Master Stanley Kilby Hardy

SS Pass of Balmaha, Merchant Navy.
Died 17th October 1941, aged 28.

Stanley was born in Woburn Sands on 13th March, 1913, to Albert and Florence. His father was the manager of the Benskins Brewery outlet, now the wine shop at the top of Russell Street. A sister, Edna Mary, had been born 1911, and a brother, Albert John, in 1909.  Their father, Albert, died in 1937 aged 63, and was buried at St Michaels.

Stanley joined the merchant navy in 1928, and went on to obtain his Master certificate (No.43649) in 1939, in London. He had previously been 2nd or 3rd mate on the "Beaverbrae", the "Derrynane" and Master of the "Octare".

The SS Pass of Balmaha was a triple expansion steamship tanker of 758 tonnes. Built in 1933 by Blythswood Shipbuilding Company, it was operated by the Bulk Oil Shipping Company, but was on War duty, having been chartered to HM Government.

On 22nd June, 1941, the Pass of Balmaha left Alexandria with a cargo of petrol for the besieged Tobruk, escorted by HMS Auckland and the HMAS Parramatta. Two days later they were attacked in rolling attacks by German and Italian bombers, which sank the HMS Auckland and damaged the tanker, which was taken in tow for Tobruk by HMAS Waterhen at dusk, escorted by HMAS Vendetta. Some repairs were made in Tobruk and the tanker returned under escort by the HMAS Parramatta to Alexandria, where they arrived on 30th June. From www.uboat.net

Although damaged, the ship survived to return to service. Just four months later, whilst on a 500km voyage from Alexandria westwards to Tobruk in the Mediterranean, it was attacked at 4am by the German submarine U-97, commanded by Udo Heilmann. It was torpedoed and her cargo of petrol blew up.  This destroyed the ship and killed all those on board; the entire crew of sixteen plus two gunners. It sank very close to Alexandria. (31' 14" North, 28' 50" East)

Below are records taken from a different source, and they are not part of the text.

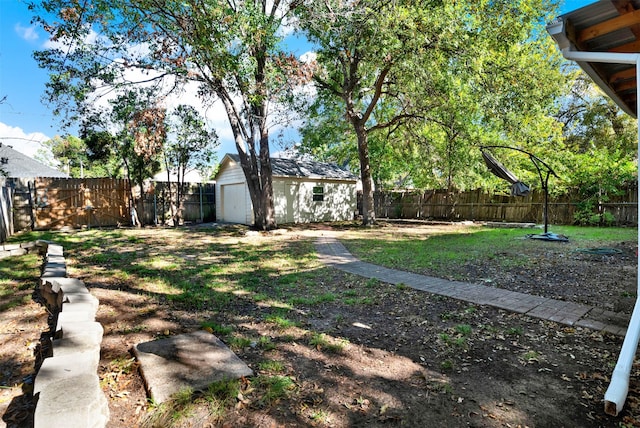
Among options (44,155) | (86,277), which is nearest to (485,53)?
(86,277)

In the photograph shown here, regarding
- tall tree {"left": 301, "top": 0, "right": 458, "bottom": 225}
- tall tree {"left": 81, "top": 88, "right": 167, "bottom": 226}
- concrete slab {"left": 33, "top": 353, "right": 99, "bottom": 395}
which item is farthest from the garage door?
concrete slab {"left": 33, "top": 353, "right": 99, "bottom": 395}

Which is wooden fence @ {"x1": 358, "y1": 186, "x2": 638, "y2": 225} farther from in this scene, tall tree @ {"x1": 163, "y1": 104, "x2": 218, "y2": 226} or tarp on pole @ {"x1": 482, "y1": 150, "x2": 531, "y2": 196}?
tall tree @ {"x1": 163, "y1": 104, "x2": 218, "y2": 226}

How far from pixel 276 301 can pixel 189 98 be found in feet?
31.7

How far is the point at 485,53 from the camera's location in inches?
367

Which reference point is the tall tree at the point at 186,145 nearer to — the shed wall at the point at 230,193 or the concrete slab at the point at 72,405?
the shed wall at the point at 230,193

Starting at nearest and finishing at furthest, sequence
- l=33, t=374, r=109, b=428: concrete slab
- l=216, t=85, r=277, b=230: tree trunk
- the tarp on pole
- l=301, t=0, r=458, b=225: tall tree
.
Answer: l=33, t=374, r=109, b=428: concrete slab < l=301, t=0, r=458, b=225: tall tree < the tarp on pole < l=216, t=85, r=277, b=230: tree trunk

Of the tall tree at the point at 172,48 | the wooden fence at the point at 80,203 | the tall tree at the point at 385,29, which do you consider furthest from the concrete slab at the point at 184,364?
the wooden fence at the point at 80,203

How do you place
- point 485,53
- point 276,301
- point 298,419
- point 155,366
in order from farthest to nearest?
point 485,53, point 276,301, point 155,366, point 298,419

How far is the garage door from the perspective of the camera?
14.8 metres

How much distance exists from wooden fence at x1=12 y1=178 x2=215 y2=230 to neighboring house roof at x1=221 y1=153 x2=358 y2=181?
13.0ft

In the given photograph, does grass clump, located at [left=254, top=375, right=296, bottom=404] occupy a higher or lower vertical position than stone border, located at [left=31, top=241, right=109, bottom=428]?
lower

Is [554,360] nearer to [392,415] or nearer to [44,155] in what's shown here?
[392,415]

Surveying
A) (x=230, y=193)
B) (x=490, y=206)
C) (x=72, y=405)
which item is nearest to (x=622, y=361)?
(x=72, y=405)

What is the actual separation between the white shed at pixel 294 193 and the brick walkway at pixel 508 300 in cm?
933
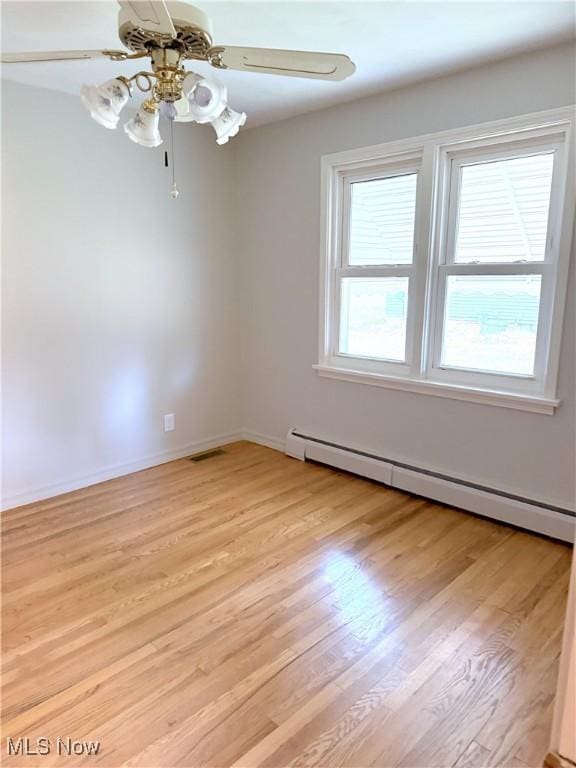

Stanley is listed on the Tower Hill Memorial to merchant seamen, and also the Bedford Modern School War Memorial, on Panel 80.

At 00.55 hours on 17 Oct, 1941, U-97 spotted a small convoy, consisting of the Samos and Pass of Balmaha under escort by the British armed trawler HMS Cocker about 50 miles west of Alexandria. A first spread of three torpedoes at 02.17 hours missed, but a second spread of two torpedoes at 03.25 hours hit and sank the Samos. The Pass of Balmaha was sunk with a spread of two torpedoes at 04.00 hours.  It was hit by one torpedo and disappeared in a flaming inferno, a cloud of smoke and flames were seen rising about 300 metres. The master, 15 crew members and two gunners were lost.  From www.uboat.net
His memorial stone at St. Michaels

U-97 was itself eventually sunk on 16 June, 1943, in the Mediterranean, west of Haifa, by depth charges from an Australian Hudson aircraft. 27 crewmen died, but there were 21 survivors.

In all, 4,786 merchant ships were lost during the war with a total of 32,000 lives. More than one quarter of this total were lost in home waters. The Second World War extension to Tower Hill Memorial, London, bears almost 24,000 names.